E qui finisce la storia del giovane diplomatico fedele alla monarchia. Una coda tutta bolognese di questa vicenda emerge però dalle carte di mio padre (Francesco, avvocato, partigiano, scrittore, ndd) che nell’aprile 1959, come segretario dell’Unione bolognese della Resistenza, si adoperò per realizzare il progetto di Renato Perrone Capano, che intendeva collocare una lapide a ricordo del fratello nell’ultimo luogo dove aveva vissuto, il Collegio San Luigi.

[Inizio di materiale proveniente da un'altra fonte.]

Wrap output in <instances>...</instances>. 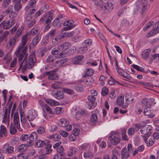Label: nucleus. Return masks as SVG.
<instances>
[{"label": "nucleus", "instance_id": "f257e3e1", "mask_svg": "<svg viewBox=\"0 0 159 159\" xmlns=\"http://www.w3.org/2000/svg\"><path fill=\"white\" fill-rule=\"evenodd\" d=\"M28 34H26L23 35L21 39V43L19 45L16 51L15 52V54L18 56V60L21 61L24 56L26 57V53L27 47L25 45L28 40Z\"/></svg>", "mask_w": 159, "mask_h": 159}, {"label": "nucleus", "instance_id": "f03ea898", "mask_svg": "<svg viewBox=\"0 0 159 159\" xmlns=\"http://www.w3.org/2000/svg\"><path fill=\"white\" fill-rule=\"evenodd\" d=\"M26 57L24 56L23 58L24 59L22 61L23 64H24L23 71H26V68H31L34 66V64L36 61V59L34 55V54H30L28 58H26L28 56V54Z\"/></svg>", "mask_w": 159, "mask_h": 159}, {"label": "nucleus", "instance_id": "7ed1b4c3", "mask_svg": "<svg viewBox=\"0 0 159 159\" xmlns=\"http://www.w3.org/2000/svg\"><path fill=\"white\" fill-rule=\"evenodd\" d=\"M152 127L151 125H147L142 126L140 129L142 136L145 142L148 140L152 132Z\"/></svg>", "mask_w": 159, "mask_h": 159}, {"label": "nucleus", "instance_id": "20e7f679", "mask_svg": "<svg viewBox=\"0 0 159 159\" xmlns=\"http://www.w3.org/2000/svg\"><path fill=\"white\" fill-rule=\"evenodd\" d=\"M96 5L101 7L107 13H110L113 10L114 5L112 2H104L102 0H100L98 2H96Z\"/></svg>", "mask_w": 159, "mask_h": 159}, {"label": "nucleus", "instance_id": "39448f33", "mask_svg": "<svg viewBox=\"0 0 159 159\" xmlns=\"http://www.w3.org/2000/svg\"><path fill=\"white\" fill-rule=\"evenodd\" d=\"M36 3V0H30L25 8L24 10L25 12L30 14H32L34 13L36 11L35 6Z\"/></svg>", "mask_w": 159, "mask_h": 159}, {"label": "nucleus", "instance_id": "423d86ee", "mask_svg": "<svg viewBox=\"0 0 159 159\" xmlns=\"http://www.w3.org/2000/svg\"><path fill=\"white\" fill-rule=\"evenodd\" d=\"M148 4L147 0H139L136 2V9L141 13L144 12Z\"/></svg>", "mask_w": 159, "mask_h": 159}, {"label": "nucleus", "instance_id": "0eeeda50", "mask_svg": "<svg viewBox=\"0 0 159 159\" xmlns=\"http://www.w3.org/2000/svg\"><path fill=\"white\" fill-rule=\"evenodd\" d=\"M43 111V115L44 118L48 120V114L52 115L53 112L52 109L47 104H44L41 108Z\"/></svg>", "mask_w": 159, "mask_h": 159}, {"label": "nucleus", "instance_id": "6e6552de", "mask_svg": "<svg viewBox=\"0 0 159 159\" xmlns=\"http://www.w3.org/2000/svg\"><path fill=\"white\" fill-rule=\"evenodd\" d=\"M110 142L113 145H116L120 141L119 134L117 132H112L110 136Z\"/></svg>", "mask_w": 159, "mask_h": 159}, {"label": "nucleus", "instance_id": "1a4fd4ad", "mask_svg": "<svg viewBox=\"0 0 159 159\" xmlns=\"http://www.w3.org/2000/svg\"><path fill=\"white\" fill-rule=\"evenodd\" d=\"M155 104L154 99L153 98L145 99L142 100V105L143 107L145 108L151 107Z\"/></svg>", "mask_w": 159, "mask_h": 159}, {"label": "nucleus", "instance_id": "9d476101", "mask_svg": "<svg viewBox=\"0 0 159 159\" xmlns=\"http://www.w3.org/2000/svg\"><path fill=\"white\" fill-rule=\"evenodd\" d=\"M53 11H48L46 13L44 16L41 18L40 20L41 21H43L46 18V23H47L50 22L52 20L53 15L52 13Z\"/></svg>", "mask_w": 159, "mask_h": 159}, {"label": "nucleus", "instance_id": "9b49d317", "mask_svg": "<svg viewBox=\"0 0 159 159\" xmlns=\"http://www.w3.org/2000/svg\"><path fill=\"white\" fill-rule=\"evenodd\" d=\"M74 21L72 20H69L65 21L63 23V25L67 27L64 28L62 29V30H69L74 27V25L73 24Z\"/></svg>", "mask_w": 159, "mask_h": 159}, {"label": "nucleus", "instance_id": "f8f14e48", "mask_svg": "<svg viewBox=\"0 0 159 159\" xmlns=\"http://www.w3.org/2000/svg\"><path fill=\"white\" fill-rule=\"evenodd\" d=\"M37 116V112L34 110H31L28 112L27 118L29 121H31L34 119Z\"/></svg>", "mask_w": 159, "mask_h": 159}, {"label": "nucleus", "instance_id": "ddd939ff", "mask_svg": "<svg viewBox=\"0 0 159 159\" xmlns=\"http://www.w3.org/2000/svg\"><path fill=\"white\" fill-rule=\"evenodd\" d=\"M55 71L52 70L48 72H46L45 74L49 75L48 79L50 80H56L59 78L58 75L55 73Z\"/></svg>", "mask_w": 159, "mask_h": 159}, {"label": "nucleus", "instance_id": "4468645a", "mask_svg": "<svg viewBox=\"0 0 159 159\" xmlns=\"http://www.w3.org/2000/svg\"><path fill=\"white\" fill-rule=\"evenodd\" d=\"M13 121L15 127L17 129L20 128V124L18 113L16 112L13 116Z\"/></svg>", "mask_w": 159, "mask_h": 159}, {"label": "nucleus", "instance_id": "2eb2a0df", "mask_svg": "<svg viewBox=\"0 0 159 159\" xmlns=\"http://www.w3.org/2000/svg\"><path fill=\"white\" fill-rule=\"evenodd\" d=\"M2 151L4 153L7 154H9L12 153L13 152V148L10 146L8 144H5L2 148Z\"/></svg>", "mask_w": 159, "mask_h": 159}, {"label": "nucleus", "instance_id": "dca6fc26", "mask_svg": "<svg viewBox=\"0 0 159 159\" xmlns=\"http://www.w3.org/2000/svg\"><path fill=\"white\" fill-rule=\"evenodd\" d=\"M159 32V21L155 24V28L147 34L148 37H150Z\"/></svg>", "mask_w": 159, "mask_h": 159}, {"label": "nucleus", "instance_id": "f3484780", "mask_svg": "<svg viewBox=\"0 0 159 159\" xmlns=\"http://www.w3.org/2000/svg\"><path fill=\"white\" fill-rule=\"evenodd\" d=\"M152 111L151 107L146 108L144 110L143 113L144 115L147 116L149 118H153L155 115L152 114Z\"/></svg>", "mask_w": 159, "mask_h": 159}, {"label": "nucleus", "instance_id": "a211bd4d", "mask_svg": "<svg viewBox=\"0 0 159 159\" xmlns=\"http://www.w3.org/2000/svg\"><path fill=\"white\" fill-rule=\"evenodd\" d=\"M32 145V142L29 141L26 144H22L19 147V150L20 152H23L25 150L26 148Z\"/></svg>", "mask_w": 159, "mask_h": 159}, {"label": "nucleus", "instance_id": "6ab92c4d", "mask_svg": "<svg viewBox=\"0 0 159 159\" xmlns=\"http://www.w3.org/2000/svg\"><path fill=\"white\" fill-rule=\"evenodd\" d=\"M121 156L122 159H126L129 156V152L127 151L126 148L124 147L121 151Z\"/></svg>", "mask_w": 159, "mask_h": 159}, {"label": "nucleus", "instance_id": "aec40b11", "mask_svg": "<svg viewBox=\"0 0 159 159\" xmlns=\"http://www.w3.org/2000/svg\"><path fill=\"white\" fill-rule=\"evenodd\" d=\"M84 157L85 158H91L94 157L92 151L90 150H86L84 153Z\"/></svg>", "mask_w": 159, "mask_h": 159}, {"label": "nucleus", "instance_id": "412c9836", "mask_svg": "<svg viewBox=\"0 0 159 159\" xmlns=\"http://www.w3.org/2000/svg\"><path fill=\"white\" fill-rule=\"evenodd\" d=\"M151 50L150 48L145 49L141 53L142 58L144 60H147L150 52Z\"/></svg>", "mask_w": 159, "mask_h": 159}, {"label": "nucleus", "instance_id": "4be33fe9", "mask_svg": "<svg viewBox=\"0 0 159 159\" xmlns=\"http://www.w3.org/2000/svg\"><path fill=\"white\" fill-rule=\"evenodd\" d=\"M49 142V141L47 140L44 141L42 140L39 139L37 141L36 143V146L38 148L42 147L45 145L46 143H48Z\"/></svg>", "mask_w": 159, "mask_h": 159}, {"label": "nucleus", "instance_id": "5701e85b", "mask_svg": "<svg viewBox=\"0 0 159 159\" xmlns=\"http://www.w3.org/2000/svg\"><path fill=\"white\" fill-rule=\"evenodd\" d=\"M53 95L54 98L58 99H62L64 97L63 92L62 91H57L53 94Z\"/></svg>", "mask_w": 159, "mask_h": 159}, {"label": "nucleus", "instance_id": "b1692460", "mask_svg": "<svg viewBox=\"0 0 159 159\" xmlns=\"http://www.w3.org/2000/svg\"><path fill=\"white\" fill-rule=\"evenodd\" d=\"M45 102L51 106H57L59 105V102L51 99H45Z\"/></svg>", "mask_w": 159, "mask_h": 159}, {"label": "nucleus", "instance_id": "393cba45", "mask_svg": "<svg viewBox=\"0 0 159 159\" xmlns=\"http://www.w3.org/2000/svg\"><path fill=\"white\" fill-rule=\"evenodd\" d=\"M10 8H11L10 9H9L6 10L4 11L3 13L7 14L10 12L9 14V16L11 18H13L16 16L17 15L16 13L14 12L11 11V10L12 8V7L11 6L10 7Z\"/></svg>", "mask_w": 159, "mask_h": 159}, {"label": "nucleus", "instance_id": "a878e982", "mask_svg": "<svg viewBox=\"0 0 159 159\" xmlns=\"http://www.w3.org/2000/svg\"><path fill=\"white\" fill-rule=\"evenodd\" d=\"M69 124L68 120L66 119H61L58 121L59 125L62 127H66Z\"/></svg>", "mask_w": 159, "mask_h": 159}, {"label": "nucleus", "instance_id": "bb28decb", "mask_svg": "<svg viewBox=\"0 0 159 159\" xmlns=\"http://www.w3.org/2000/svg\"><path fill=\"white\" fill-rule=\"evenodd\" d=\"M84 58L83 55H79L74 57L73 60L72 61L74 64H79L82 60Z\"/></svg>", "mask_w": 159, "mask_h": 159}, {"label": "nucleus", "instance_id": "cd10ccee", "mask_svg": "<svg viewBox=\"0 0 159 159\" xmlns=\"http://www.w3.org/2000/svg\"><path fill=\"white\" fill-rule=\"evenodd\" d=\"M16 42L15 37H13L9 40V43L7 46L9 48H12L14 46Z\"/></svg>", "mask_w": 159, "mask_h": 159}, {"label": "nucleus", "instance_id": "c85d7f7f", "mask_svg": "<svg viewBox=\"0 0 159 159\" xmlns=\"http://www.w3.org/2000/svg\"><path fill=\"white\" fill-rule=\"evenodd\" d=\"M77 149L75 147H71L70 148L68 152L67 155L69 156H72L77 152Z\"/></svg>", "mask_w": 159, "mask_h": 159}, {"label": "nucleus", "instance_id": "c756f323", "mask_svg": "<svg viewBox=\"0 0 159 159\" xmlns=\"http://www.w3.org/2000/svg\"><path fill=\"white\" fill-rule=\"evenodd\" d=\"M98 62H100V67L102 66V63L101 60H96L91 61L90 62L88 61L87 63L88 64H89L91 66H95L97 65Z\"/></svg>", "mask_w": 159, "mask_h": 159}, {"label": "nucleus", "instance_id": "7c9ffc66", "mask_svg": "<svg viewBox=\"0 0 159 159\" xmlns=\"http://www.w3.org/2000/svg\"><path fill=\"white\" fill-rule=\"evenodd\" d=\"M94 73L93 70L91 68H88L86 69L85 72V75L83 76L84 77H86L87 76H91Z\"/></svg>", "mask_w": 159, "mask_h": 159}, {"label": "nucleus", "instance_id": "2f4dec72", "mask_svg": "<svg viewBox=\"0 0 159 159\" xmlns=\"http://www.w3.org/2000/svg\"><path fill=\"white\" fill-rule=\"evenodd\" d=\"M124 95H122L119 97L117 99V103L118 105L121 106L124 102Z\"/></svg>", "mask_w": 159, "mask_h": 159}, {"label": "nucleus", "instance_id": "473e14b6", "mask_svg": "<svg viewBox=\"0 0 159 159\" xmlns=\"http://www.w3.org/2000/svg\"><path fill=\"white\" fill-rule=\"evenodd\" d=\"M157 54H154L151 55L148 60V63L150 64H152L153 61L157 62Z\"/></svg>", "mask_w": 159, "mask_h": 159}, {"label": "nucleus", "instance_id": "72a5a7b5", "mask_svg": "<svg viewBox=\"0 0 159 159\" xmlns=\"http://www.w3.org/2000/svg\"><path fill=\"white\" fill-rule=\"evenodd\" d=\"M38 138L37 134L35 132H33L31 133L29 137L30 141H33L34 139H37Z\"/></svg>", "mask_w": 159, "mask_h": 159}, {"label": "nucleus", "instance_id": "f704fd0d", "mask_svg": "<svg viewBox=\"0 0 159 159\" xmlns=\"http://www.w3.org/2000/svg\"><path fill=\"white\" fill-rule=\"evenodd\" d=\"M49 138L53 141H58L60 139L61 136L58 134H55L53 135H50Z\"/></svg>", "mask_w": 159, "mask_h": 159}, {"label": "nucleus", "instance_id": "c9c22d12", "mask_svg": "<svg viewBox=\"0 0 159 159\" xmlns=\"http://www.w3.org/2000/svg\"><path fill=\"white\" fill-rule=\"evenodd\" d=\"M57 58L56 56H54L52 55H50L47 58L46 61L47 63H50L53 61Z\"/></svg>", "mask_w": 159, "mask_h": 159}, {"label": "nucleus", "instance_id": "e433bc0d", "mask_svg": "<svg viewBox=\"0 0 159 159\" xmlns=\"http://www.w3.org/2000/svg\"><path fill=\"white\" fill-rule=\"evenodd\" d=\"M39 30L38 27H34L29 32L30 35H33L36 34Z\"/></svg>", "mask_w": 159, "mask_h": 159}, {"label": "nucleus", "instance_id": "4c0bfd02", "mask_svg": "<svg viewBox=\"0 0 159 159\" xmlns=\"http://www.w3.org/2000/svg\"><path fill=\"white\" fill-rule=\"evenodd\" d=\"M0 131L2 133L4 136H7V131L6 127L2 125H1L0 127Z\"/></svg>", "mask_w": 159, "mask_h": 159}, {"label": "nucleus", "instance_id": "58836bf2", "mask_svg": "<svg viewBox=\"0 0 159 159\" xmlns=\"http://www.w3.org/2000/svg\"><path fill=\"white\" fill-rule=\"evenodd\" d=\"M98 117L97 115L95 114H93L90 118V121L92 123H95L97 121Z\"/></svg>", "mask_w": 159, "mask_h": 159}, {"label": "nucleus", "instance_id": "ea45409f", "mask_svg": "<svg viewBox=\"0 0 159 159\" xmlns=\"http://www.w3.org/2000/svg\"><path fill=\"white\" fill-rule=\"evenodd\" d=\"M56 30L54 29L51 31L48 34L46 35L48 39H51L54 36Z\"/></svg>", "mask_w": 159, "mask_h": 159}, {"label": "nucleus", "instance_id": "a19ab883", "mask_svg": "<svg viewBox=\"0 0 159 159\" xmlns=\"http://www.w3.org/2000/svg\"><path fill=\"white\" fill-rule=\"evenodd\" d=\"M41 37L40 36H37L33 39L32 41L33 44L34 45H36L40 40Z\"/></svg>", "mask_w": 159, "mask_h": 159}, {"label": "nucleus", "instance_id": "79ce46f5", "mask_svg": "<svg viewBox=\"0 0 159 159\" xmlns=\"http://www.w3.org/2000/svg\"><path fill=\"white\" fill-rule=\"evenodd\" d=\"M10 21H8L7 22H5L4 21L1 23L3 25V28L5 29H8L11 27L10 25Z\"/></svg>", "mask_w": 159, "mask_h": 159}, {"label": "nucleus", "instance_id": "37998d69", "mask_svg": "<svg viewBox=\"0 0 159 159\" xmlns=\"http://www.w3.org/2000/svg\"><path fill=\"white\" fill-rule=\"evenodd\" d=\"M19 159H27L29 157V154L27 153L18 154L17 155Z\"/></svg>", "mask_w": 159, "mask_h": 159}, {"label": "nucleus", "instance_id": "c03bdc74", "mask_svg": "<svg viewBox=\"0 0 159 159\" xmlns=\"http://www.w3.org/2000/svg\"><path fill=\"white\" fill-rule=\"evenodd\" d=\"M63 90L64 92L70 95L73 94L75 93L74 90L67 88H64Z\"/></svg>", "mask_w": 159, "mask_h": 159}, {"label": "nucleus", "instance_id": "a18cd8bd", "mask_svg": "<svg viewBox=\"0 0 159 159\" xmlns=\"http://www.w3.org/2000/svg\"><path fill=\"white\" fill-rule=\"evenodd\" d=\"M153 22L152 21H150L146 24L143 28V30L145 31L150 28L153 25Z\"/></svg>", "mask_w": 159, "mask_h": 159}, {"label": "nucleus", "instance_id": "49530a36", "mask_svg": "<svg viewBox=\"0 0 159 159\" xmlns=\"http://www.w3.org/2000/svg\"><path fill=\"white\" fill-rule=\"evenodd\" d=\"M84 46L82 47H80L79 48V51L81 53H85L88 50L87 46H85V45H84Z\"/></svg>", "mask_w": 159, "mask_h": 159}, {"label": "nucleus", "instance_id": "de8ad7c7", "mask_svg": "<svg viewBox=\"0 0 159 159\" xmlns=\"http://www.w3.org/2000/svg\"><path fill=\"white\" fill-rule=\"evenodd\" d=\"M60 52V49L59 48H53L51 51L52 54L54 56L57 55Z\"/></svg>", "mask_w": 159, "mask_h": 159}, {"label": "nucleus", "instance_id": "09e8293b", "mask_svg": "<svg viewBox=\"0 0 159 159\" xmlns=\"http://www.w3.org/2000/svg\"><path fill=\"white\" fill-rule=\"evenodd\" d=\"M16 2V3L14 6V8L16 11H18L21 8L22 5L20 2Z\"/></svg>", "mask_w": 159, "mask_h": 159}, {"label": "nucleus", "instance_id": "8fccbe9b", "mask_svg": "<svg viewBox=\"0 0 159 159\" xmlns=\"http://www.w3.org/2000/svg\"><path fill=\"white\" fill-rule=\"evenodd\" d=\"M10 133L11 134H14L16 133L17 130L13 124H11L10 128Z\"/></svg>", "mask_w": 159, "mask_h": 159}, {"label": "nucleus", "instance_id": "3c124183", "mask_svg": "<svg viewBox=\"0 0 159 159\" xmlns=\"http://www.w3.org/2000/svg\"><path fill=\"white\" fill-rule=\"evenodd\" d=\"M64 37L69 38L72 37L74 34L73 31L66 32L63 33Z\"/></svg>", "mask_w": 159, "mask_h": 159}, {"label": "nucleus", "instance_id": "603ef678", "mask_svg": "<svg viewBox=\"0 0 159 159\" xmlns=\"http://www.w3.org/2000/svg\"><path fill=\"white\" fill-rule=\"evenodd\" d=\"M67 60V59L66 58L62 59L57 61L56 63L58 64V66H61L63 63L66 62Z\"/></svg>", "mask_w": 159, "mask_h": 159}, {"label": "nucleus", "instance_id": "864d4df0", "mask_svg": "<svg viewBox=\"0 0 159 159\" xmlns=\"http://www.w3.org/2000/svg\"><path fill=\"white\" fill-rule=\"evenodd\" d=\"M135 130V128L133 127L129 128L128 130V134L129 135L131 136L134 134Z\"/></svg>", "mask_w": 159, "mask_h": 159}, {"label": "nucleus", "instance_id": "5fc2aeb1", "mask_svg": "<svg viewBox=\"0 0 159 159\" xmlns=\"http://www.w3.org/2000/svg\"><path fill=\"white\" fill-rule=\"evenodd\" d=\"M84 82L87 84H91L94 82V80L93 78L89 77Z\"/></svg>", "mask_w": 159, "mask_h": 159}, {"label": "nucleus", "instance_id": "6e6d98bb", "mask_svg": "<svg viewBox=\"0 0 159 159\" xmlns=\"http://www.w3.org/2000/svg\"><path fill=\"white\" fill-rule=\"evenodd\" d=\"M108 92V90L107 88L104 87L102 90L101 93L102 96H106Z\"/></svg>", "mask_w": 159, "mask_h": 159}, {"label": "nucleus", "instance_id": "4d7b16f0", "mask_svg": "<svg viewBox=\"0 0 159 159\" xmlns=\"http://www.w3.org/2000/svg\"><path fill=\"white\" fill-rule=\"evenodd\" d=\"M61 83L56 82L51 85V87L54 89H57L59 87Z\"/></svg>", "mask_w": 159, "mask_h": 159}, {"label": "nucleus", "instance_id": "13d9d810", "mask_svg": "<svg viewBox=\"0 0 159 159\" xmlns=\"http://www.w3.org/2000/svg\"><path fill=\"white\" fill-rule=\"evenodd\" d=\"M45 131L44 128L41 126L39 127L37 129V132L39 134H43Z\"/></svg>", "mask_w": 159, "mask_h": 159}, {"label": "nucleus", "instance_id": "bf43d9fd", "mask_svg": "<svg viewBox=\"0 0 159 159\" xmlns=\"http://www.w3.org/2000/svg\"><path fill=\"white\" fill-rule=\"evenodd\" d=\"M132 66L134 69L139 71L142 72L144 70V69L143 68L137 65H133Z\"/></svg>", "mask_w": 159, "mask_h": 159}, {"label": "nucleus", "instance_id": "052dcab7", "mask_svg": "<svg viewBox=\"0 0 159 159\" xmlns=\"http://www.w3.org/2000/svg\"><path fill=\"white\" fill-rule=\"evenodd\" d=\"M92 40L90 39H86L84 42V43L86 45L85 46H87V47L90 46L92 44Z\"/></svg>", "mask_w": 159, "mask_h": 159}, {"label": "nucleus", "instance_id": "680f3d73", "mask_svg": "<svg viewBox=\"0 0 159 159\" xmlns=\"http://www.w3.org/2000/svg\"><path fill=\"white\" fill-rule=\"evenodd\" d=\"M3 59L6 60V63H8L11 60V57L10 55H6L3 58Z\"/></svg>", "mask_w": 159, "mask_h": 159}, {"label": "nucleus", "instance_id": "e2e57ef3", "mask_svg": "<svg viewBox=\"0 0 159 159\" xmlns=\"http://www.w3.org/2000/svg\"><path fill=\"white\" fill-rule=\"evenodd\" d=\"M59 133L60 135L64 137H67L69 135L68 133L64 130H60Z\"/></svg>", "mask_w": 159, "mask_h": 159}, {"label": "nucleus", "instance_id": "0e129e2a", "mask_svg": "<svg viewBox=\"0 0 159 159\" xmlns=\"http://www.w3.org/2000/svg\"><path fill=\"white\" fill-rule=\"evenodd\" d=\"M55 111L58 114L62 113V108L60 107H57L55 109Z\"/></svg>", "mask_w": 159, "mask_h": 159}, {"label": "nucleus", "instance_id": "69168bd1", "mask_svg": "<svg viewBox=\"0 0 159 159\" xmlns=\"http://www.w3.org/2000/svg\"><path fill=\"white\" fill-rule=\"evenodd\" d=\"M80 147L82 149L85 150L88 148H89L90 145L88 143H85L82 144Z\"/></svg>", "mask_w": 159, "mask_h": 159}, {"label": "nucleus", "instance_id": "338daca9", "mask_svg": "<svg viewBox=\"0 0 159 159\" xmlns=\"http://www.w3.org/2000/svg\"><path fill=\"white\" fill-rule=\"evenodd\" d=\"M29 136L27 134H23L20 137V139L23 141H25L28 139Z\"/></svg>", "mask_w": 159, "mask_h": 159}, {"label": "nucleus", "instance_id": "774afa93", "mask_svg": "<svg viewBox=\"0 0 159 159\" xmlns=\"http://www.w3.org/2000/svg\"><path fill=\"white\" fill-rule=\"evenodd\" d=\"M65 155V154L63 153L61 154L58 153L55 155L54 159H61V156H64Z\"/></svg>", "mask_w": 159, "mask_h": 159}]
</instances>
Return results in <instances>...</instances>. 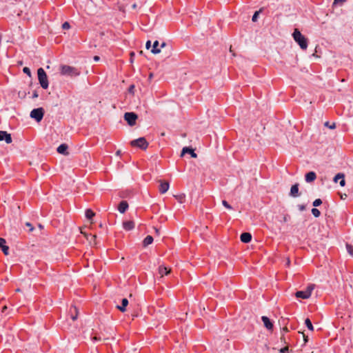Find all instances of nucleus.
<instances>
[{
  "label": "nucleus",
  "mask_w": 353,
  "mask_h": 353,
  "mask_svg": "<svg viewBox=\"0 0 353 353\" xmlns=\"http://www.w3.org/2000/svg\"><path fill=\"white\" fill-rule=\"evenodd\" d=\"M312 214L314 215V217L317 218L320 216L321 212L317 208H312Z\"/></svg>",
  "instance_id": "nucleus-28"
},
{
  "label": "nucleus",
  "mask_w": 353,
  "mask_h": 353,
  "mask_svg": "<svg viewBox=\"0 0 353 353\" xmlns=\"http://www.w3.org/2000/svg\"><path fill=\"white\" fill-rule=\"evenodd\" d=\"M61 74L63 75H68V76H79L80 74V72L78 70L77 68L63 65L61 66Z\"/></svg>",
  "instance_id": "nucleus-3"
},
{
  "label": "nucleus",
  "mask_w": 353,
  "mask_h": 353,
  "mask_svg": "<svg viewBox=\"0 0 353 353\" xmlns=\"http://www.w3.org/2000/svg\"><path fill=\"white\" fill-rule=\"evenodd\" d=\"M280 353H288L289 351L288 347H284L281 348L280 350Z\"/></svg>",
  "instance_id": "nucleus-35"
},
{
  "label": "nucleus",
  "mask_w": 353,
  "mask_h": 353,
  "mask_svg": "<svg viewBox=\"0 0 353 353\" xmlns=\"http://www.w3.org/2000/svg\"><path fill=\"white\" fill-rule=\"evenodd\" d=\"M316 174L314 172L312 171L307 172L305 176V181L307 183L314 181L316 179Z\"/></svg>",
  "instance_id": "nucleus-15"
},
{
  "label": "nucleus",
  "mask_w": 353,
  "mask_h": 353,
  "mask_svg": "<svg viewBox=\"0 0 353 353\" xmlns=\"http://www.w3.org/2000/svg\"><path fill=\"white\" fill-rule=\"evenodd\" d=\"M70 28V25L68 22L65 21L62 24V28L64 30H68Z\"/></svg>",
  "instance_id": "nucleus-33"
},
{
  "label": "nucleus",
  "mask_w": 353,
  "mask_h": 353,
  "mask_svg": "<svg viewBox=\"0 0 353 353\" xmlns=\"http://www.w3.org/2000/svg\"><path fill=\"white\" fill-rule=\"evenodd\" d=\"M117 155H119L121 154V151L120 150H118L117 152H116Z\"/></svg>",
  "instance_id": "nucleus-50"
},
{
  "label": "nucleus",
  "mask_w": 353,
  "mask_h": 353,
  "mask_svg": "<svg viewBox=\"0 0 353 353\" xmlns=\"http://www.w3.org/2000/svg\"><path fill=\"white\" fill-rule=\"evenodd\" d=\"M222 204L225 208H226L228 210L232 209V206L225 200L222 201Z\"/></svg>",
  "instance_id": "nucleus-31"
},
{
  "label": "nucleus",
  "mask_w": 353,
  "mask_h": 353,
  "mask_svg": "<svg viewBox=\"0 0 353 353\" xmlns=\"http://www.w3.org/2000/svg\"><path fill=\"white\" fill-rule=\"evenodd\" d=\"M292 36L301 49L305 50L307 48V40L299 30L295 29Z\"/></svg>",
  "instance_id": "nucleus-1"
},
{
  "label": "nucleus",
  "mask_w": 353,
  "mask_h": 353,
  "mask_svg": "<svg viewBox=\"0 0 353 353\" xmlns=\"http://www.w3.org/2000/svg\"><path fill=\"white\" fill-rule=\"evenodd\" d=\"M159 192L161 194H165L169 189V183L165 181H160Z\"/></svg>",
  "instance_id": "nucleus-12"
},
{
  "label": "nucleus",
  "mask_w": 353,
  "mask_h": 353,
  "mask_svg": "<svg viewBox=\"0 0 353 353\" xmlns=\"http://www.w3.org/2000/svg\"><path fill=\"white\" fill-rule=\"evenodd\" d=\"M346 1V0H334V3H338V2H344V1Z\"/></svg>",
  "instance_id": "nucleus-46"
},
{
  "label": "nucleus",
  "mask_w": 353,
  "mask_h": 353,
  "mask_svg": "<svg viewBox=\"0 0 353 353\" xmlns=\"http://www.w3.org/2000/svg\"><path fill=\"white\" fill-rule=\"evenodd\" d=\"M290 259H289V258H288V259H287V261H286V265H287V266H290Z\"/></svg>",
  "instance_id": "nucleus-47"
},
{
  "label": "nucleus",
  "mask_w": 353,
  "mask_h": 353,
  "mask_svg": "<svg viewBox=\"0 0 353 353\" xmlns=\"http://www.w3.org/2000/svg\"><path fill=\"white\" fill-rule=\"evenodd\" d=\"M26 226L29 227L30 228V231H32L34 228L32 227V225H31V223H26Z\"/></svg>",
  "instance_id": "nucleus-43"
},
{
  "label": "nucleus",
  "mask_w": 353,
  "mask_h": 353,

L’avvocato Perrone aveva già preparato il testo, chiesto l’adesione del Ministero degli Esteri (disponibile purché l’iniziativa non avesse «carattere strettamente politico o addirittura fazioso») e ottenuto quella di personalità come Enrico De Nicola e Giovanni Leone. Occorreva però l’approvazione dei Barnabiti. Interpellato con mille cautele, il nuovo rettore del Collegio si esibì in una melina da manuale: da un lato occorreva l’autorizzazione dei superiori a Roma, e poi ostava il fatto che la lapide non riguardava un ex allievo del Collegio. Si tentò la via indiretta di Lercaro: fu spiegato che gli Ordini non dipendono dal cardinale ma dai loro Generali, e che sono molto gelosi della loro indipendenza; in sostanza un’altra melina.

Dopo un anno la corrispondenza termina, con la rinuncia dell’avvocato Perrone. La lapide al San Luigi non c’è. Per il mondo cattolico un’altra piccola occasione perduta di ricordare i propri meriti antifascisti.